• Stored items
»»

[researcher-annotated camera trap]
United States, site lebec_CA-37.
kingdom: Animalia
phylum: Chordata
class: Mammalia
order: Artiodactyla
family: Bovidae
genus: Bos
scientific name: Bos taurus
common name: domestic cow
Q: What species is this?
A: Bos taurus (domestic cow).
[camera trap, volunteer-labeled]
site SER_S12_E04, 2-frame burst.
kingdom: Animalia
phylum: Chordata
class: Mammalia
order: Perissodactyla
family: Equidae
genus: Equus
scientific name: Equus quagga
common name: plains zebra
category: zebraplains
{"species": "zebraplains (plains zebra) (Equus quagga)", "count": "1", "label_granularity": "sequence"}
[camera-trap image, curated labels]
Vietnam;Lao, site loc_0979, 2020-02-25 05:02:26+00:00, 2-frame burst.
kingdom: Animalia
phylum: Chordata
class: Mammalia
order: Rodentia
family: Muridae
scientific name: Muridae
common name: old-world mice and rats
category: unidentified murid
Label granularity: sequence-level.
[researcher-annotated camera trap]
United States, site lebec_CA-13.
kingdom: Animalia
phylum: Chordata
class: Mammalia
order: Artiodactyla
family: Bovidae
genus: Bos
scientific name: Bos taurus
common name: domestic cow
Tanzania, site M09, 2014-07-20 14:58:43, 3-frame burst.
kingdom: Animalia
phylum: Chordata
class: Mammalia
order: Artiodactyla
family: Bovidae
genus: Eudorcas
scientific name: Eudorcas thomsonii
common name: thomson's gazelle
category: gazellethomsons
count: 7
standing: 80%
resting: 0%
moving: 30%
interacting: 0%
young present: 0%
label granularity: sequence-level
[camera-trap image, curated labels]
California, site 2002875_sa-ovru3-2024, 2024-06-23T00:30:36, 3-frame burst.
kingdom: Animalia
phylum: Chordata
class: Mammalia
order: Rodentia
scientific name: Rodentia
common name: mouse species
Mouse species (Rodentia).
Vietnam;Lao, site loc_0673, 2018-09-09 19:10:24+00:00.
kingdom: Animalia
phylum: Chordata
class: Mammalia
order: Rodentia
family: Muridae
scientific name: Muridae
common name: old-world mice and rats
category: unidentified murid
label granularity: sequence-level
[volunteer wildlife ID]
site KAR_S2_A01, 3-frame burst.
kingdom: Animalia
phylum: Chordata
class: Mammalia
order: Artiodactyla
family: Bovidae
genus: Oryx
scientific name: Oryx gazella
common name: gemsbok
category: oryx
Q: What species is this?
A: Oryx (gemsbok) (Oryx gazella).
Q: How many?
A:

««

The whole block of entries above should be repeated exactly.

[researcher-annotated camera trap]
United States, site lebec_CA-37.
kingdom: Animalia
phylum: Chordata
class: Mammalia
order: Artiodactyla
family: Bovidae
genus: Bos
scientific name: Bos taurus
common name: domestic cow
Q: What species is this?
A: Bos taurus (domestic cow).
[camera trap, volunteer-labeled]
site SER_S12_E04, 2-frame burst.
kingdom: Animalia
phylum: Chordata
class: Mammalia
order: Perissodactyla
family: Equidae
genus: Equus
scientific name: Equus quagga
common name: plains zebra
category: zebraplains
{"species": "zebraplains (plains zebra) (Equus quagga)", "count": "1", "label_granularity": "sequence"}
[camera-trap image, curated labels]
Vietnam;Lao, site loc_0979, 2020-02-25 05:02:26+00:00, 2-frame burst.
kingdom: Animalia
phylum: Chordata
class: Mammalia
order: Rodentia
family: Muridae
scientific name: Muridae
common name: old-world mice and rats
category: unidentified murid
Label granularity: sequence-level.
[researcher-annotated camera trap]
United States, site lebec_CA-13.
kingdom: Animalia
phylum: Chordata
class: Mammalia
order: Artiodactyla
family: Bovidae
genus: Bos
scientific name: Bos taurus
common name: domestic cow
Tanzania, site M09, 2014-07-20 14:58:43, 3-frame burst.
kingdom: Animalia
phylum: Chordata
class: Mammalia
order: Artiodactyla
family: Bovidae
genus: Eudorcas
scientific name: Eudorcas thomsonii
common name: thomson's gazelle
category: gazellethomsons
count: 7
standing: 80%
resting: 0%
moving: 30%
interacting: 0%
young present: 0%
label granularity: sequence-level
[camera-trap image, curated labels]
California, site 2002875_sa-ovru3-2024, 2024-06-23T00:30:36, 3-frame burst.
kingdom: Animalia
phylum: Chordata
class: Mammalia
order: Rodentia
scientific name: Rodentia
common name: mouse species
Mouse species (Rodentia).
Vietnam;Lao, site loc_0673, 2018-09-09 19:10:24+00:00.
kingdom: Animalia
phylum: Chordata
class: Mammalia
order: Rodentia
family: Muridae
scientific name: Muridae
common name: old-world mice and rats
category: unidentified murid
label granularity: sequence-level
[volunteer wildlife ID]
site KAR_S2_A01, 3-frame burst.
kingdom: Animalia
phylum: Chordata
class: Mammalia
order: Artiodactyla
family: Bovidae
genus: Oryx
scientific name: Oryx gazella
common name: gemsbok
category: oryx
Q: What species is this?
A: Oryx (gemsbok) (Oryx gazella).
Q: How many?
A:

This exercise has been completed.